TASK INSTRUCTIONS
Repeat the data word for word. Do not include the pictures.

START MATERIAL SHOWN

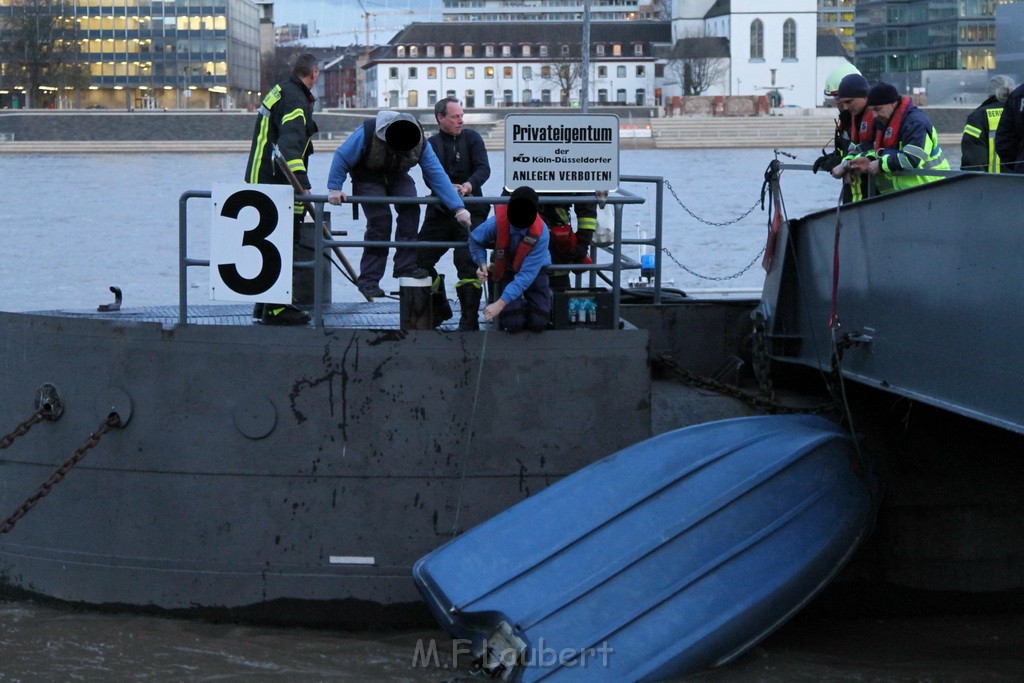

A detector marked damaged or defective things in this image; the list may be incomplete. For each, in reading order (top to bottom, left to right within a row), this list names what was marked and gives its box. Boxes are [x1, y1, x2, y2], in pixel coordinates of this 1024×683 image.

rusty chain [651, 352, 835, 417]
rusty chain [0, 409, 48, 450]
rusty chain [1, 411, 121, 532]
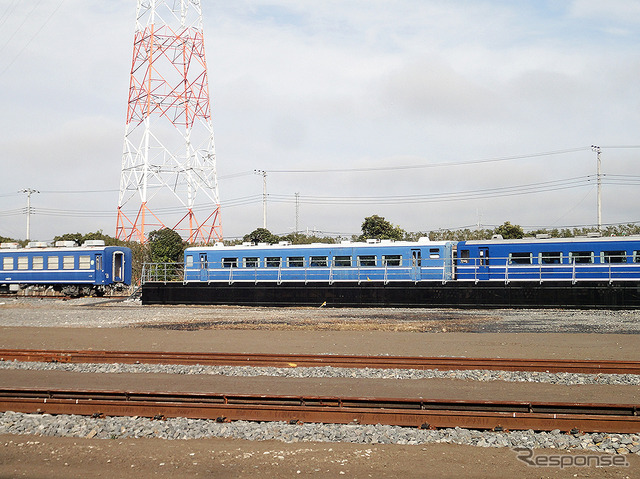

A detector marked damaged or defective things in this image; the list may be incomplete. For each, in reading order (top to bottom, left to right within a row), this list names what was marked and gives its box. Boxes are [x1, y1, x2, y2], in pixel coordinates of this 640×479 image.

rusty rail [0, 350, 636, 376]
rusty rail [1, 386, 640, 436]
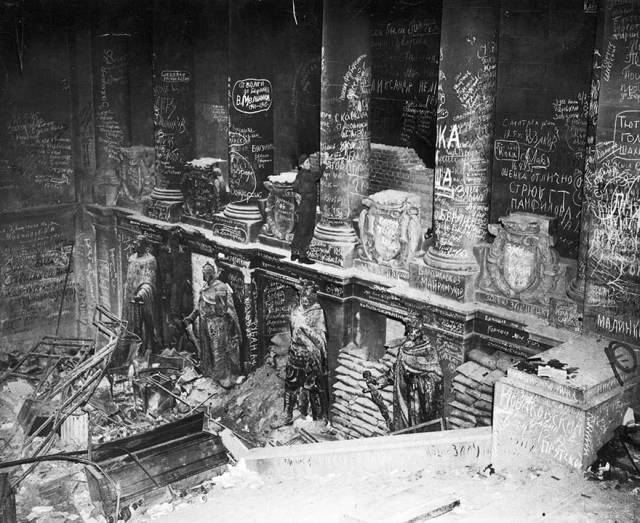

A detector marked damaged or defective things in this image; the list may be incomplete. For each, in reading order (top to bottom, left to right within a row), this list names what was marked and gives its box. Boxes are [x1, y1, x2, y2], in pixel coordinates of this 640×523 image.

damaged column [145, 0, 195, 223]
damaged column [308, 0, 372, 266]
damaged column [412, 0, 498, 300]
broken furniture [85, 414, 228, 516]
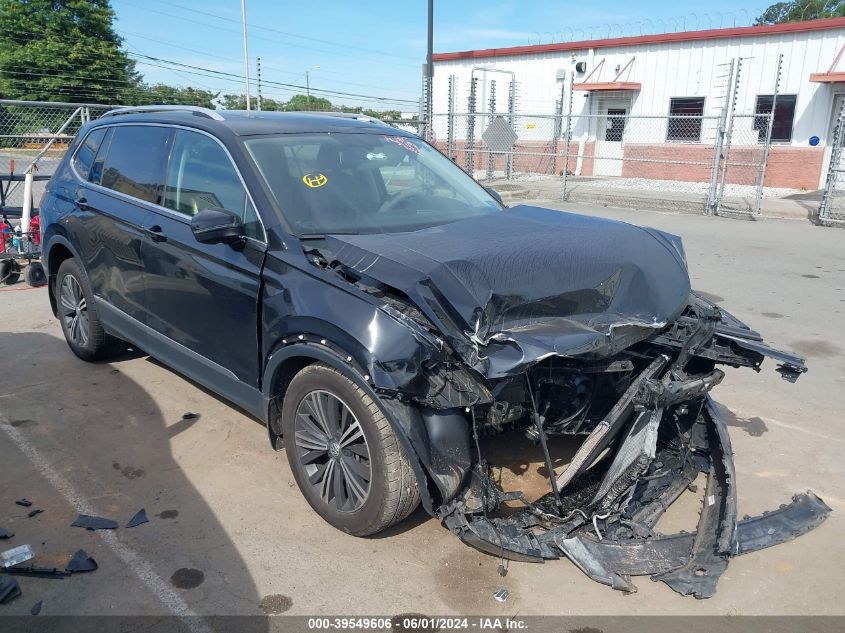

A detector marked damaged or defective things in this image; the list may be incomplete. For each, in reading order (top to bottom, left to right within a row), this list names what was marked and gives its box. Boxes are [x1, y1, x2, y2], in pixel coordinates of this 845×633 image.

END MATERIAL SHOWN

WRITTEN RESPONSE
A detector marked damaged or defective things in this image; the list may be incomplete. For each, in reading order (top to bottom, left to right within a row), this list names what was marked and gives its box. Boxes are [x1, y1, x2, y2], in pixel coordinates of this 1024×683 image.

rusty chain [651, 352, 835, 417]
rusty chain [0, 409, 48, 450]
rusty chain [1, 411, 121, 532]

A detector marked damaged or defective things in this image; the list may be incomplete. For each, in reading order (top to bottom, left to right within a row), this list names what was marked and gives its box. Boxes are [x1, y1, x2, y2], in pixel coordinates of this 640×479 image.

rusty rail [0, 350, 636, 376]
rusty rail [1, 386, 640, 436]

A detector marked damaged or defective things in this image; the list may be incomplete. For each, in reading order (top to bottom, left to right within a row), this list names what was marked and gives its box. Boxes are [x1, y1, x2, y2], in pixel coordinates of this 640×523 image.

damaged column [145, 0, 195, 223]
damaged column [308, 0, 372, 266]
damaged column [412, 0, 498, 300]
broken furniture [85, 414, 228, 516]

A detector marked damaged or defective things in this image; the list may be incomplete. For each, in reading order (top to bottom, left to right within a row), this list names what was marked and gives its box. Boxes are [x1, y1, x2, y2], in pixel coordinates of this 845×633 image.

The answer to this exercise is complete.